Text shown Start Marker

Siblings and Host Siblings: Worlds Collide II

By Mikel Quintana

During my two experiences living with host-families, first in Ecuador, and then in Spain, I have had amazing luck with my host-families, making my experiences living abroad not only something that helped me develop as a person, but also the opportunity to make life-long relationships with truly extraordinary people.
In Spain, my host-family, was beyond generous and hospitable, introducing me to extended family and friends throughout my 9 months, especially during family visits to Sevilla. Throughout the 9 months I made long-lasting relationships that formed my time in Spain and continue to impact my life.
In both my experiences living with a host-family I have been able to introduce my real family to my host-families, creating a bond not only between me and my host-family but between my family and my host-families. With my host-family in Spain, this has provided a great opportunity for my 14 year old brother Andres, and my nearly 14 year old host-brother, also named Andres.

Text shown End Marker
Source material Start Marker

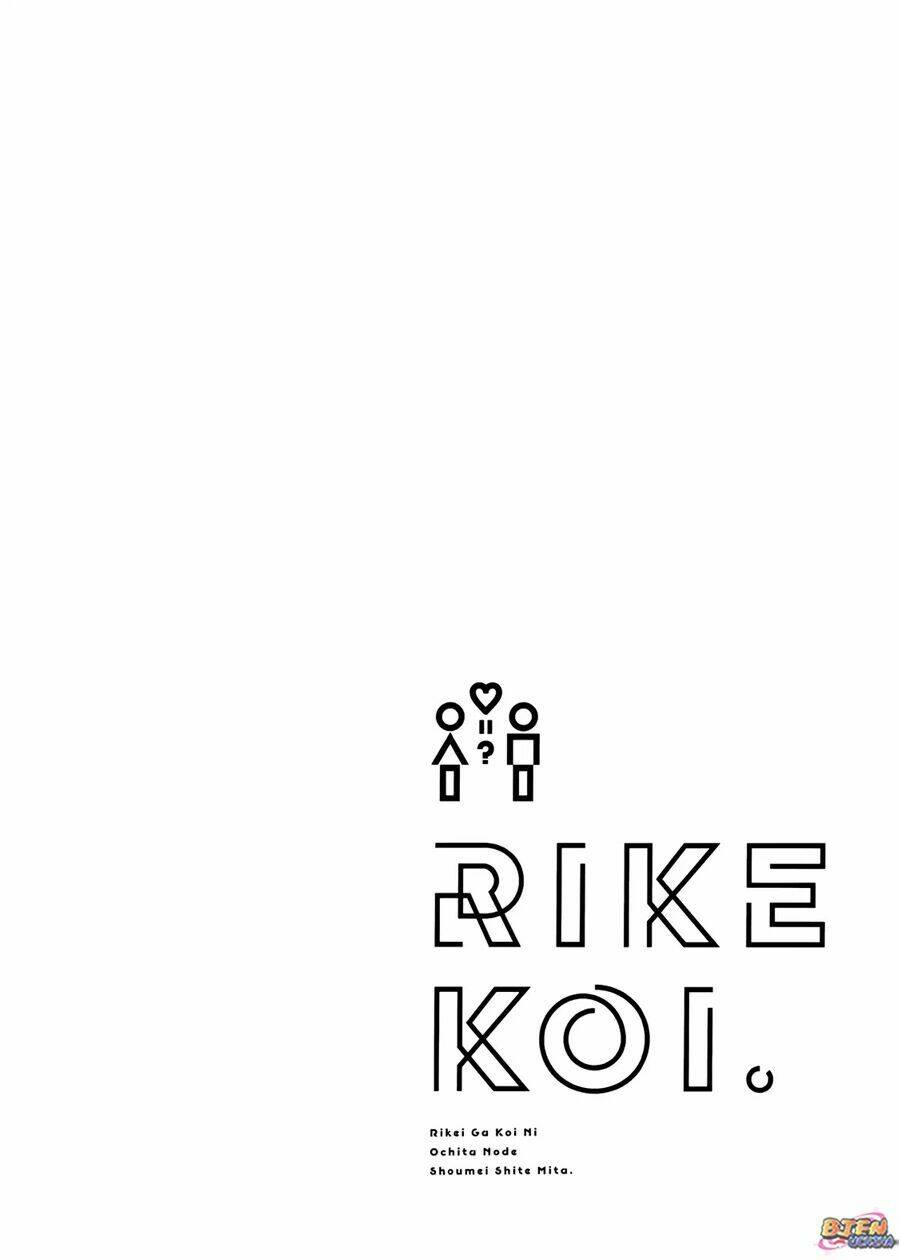 rike ga koi ni ochita no de shoumeishitemita chapter 14.5 7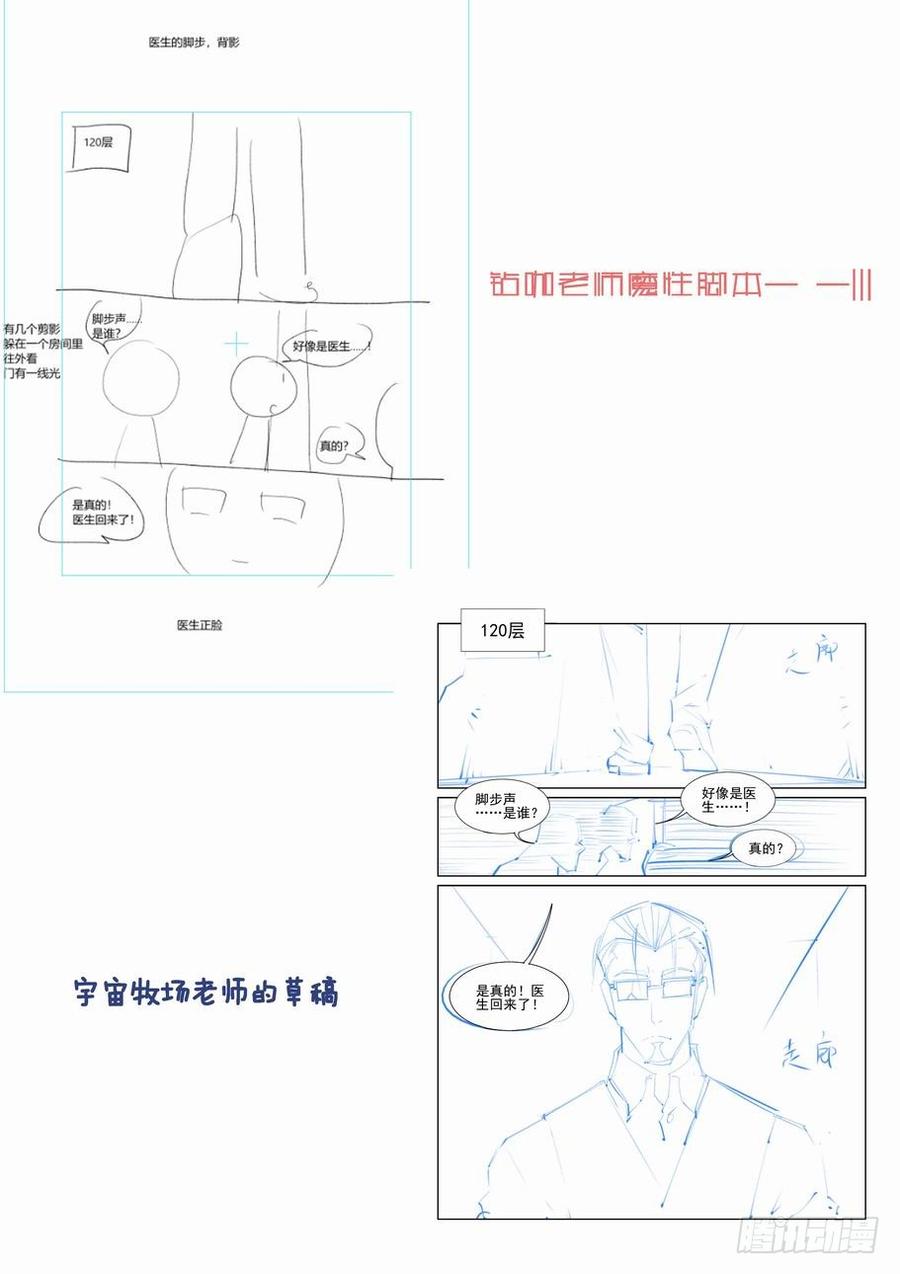 无罪之城 - 第二百二十七话 - 第10张图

Source material End Marker

[Using the information]
**A)** Rewrite the paragraph of the host-family text beginning "In Spain, my host-family" more concisely, keeping its main facts.
**B)** Extend the host-family text, picking up right after its final sentence.
The material placed after the host-family text is separate from it.

[Per-task answers]
**A)** In Spain, my exceptionally generous and hospitable host-family introduced me to their extended family and friends during my 9 months there, especially on family visits to Sevilla. The lasting relationships I formed shaped my time in Spain and still affect my life.

**B)**
The summer following my time in Spain, my host brother came to the US to spend his summer practicing English with my brother. Both Andres’ had a great experience, and this summer this unique exchange continues. For the first half of the summer, Spanish Andres will return to the US, and will fly back to Spain accompanied by my brother, who will spend the second half of the summer with my host-family during their summer vacations. This experience allows my brother to improve his Spanish, my host-brother to improve his English, all in a culturally immersive experience between two families who have come to know and trust each other with their 14 year old sons.
This amazing experience, which most 14 year old’s do not have, is product of my host families adventure in being a host-family, in the relationship that this has caused my family and my host-family to have, and the luck of having two 14 year old boys who both have something to gain from this experience, and who have both made an international friend in the meanwhile. For me, this exchange between my brothers provides a sense of both jealousy and excitement for my brothers. It is amazing that a program like 1+4 has not only provided me with a formative experience but has also given way to a live-forming opportunity for both my family and my host-family.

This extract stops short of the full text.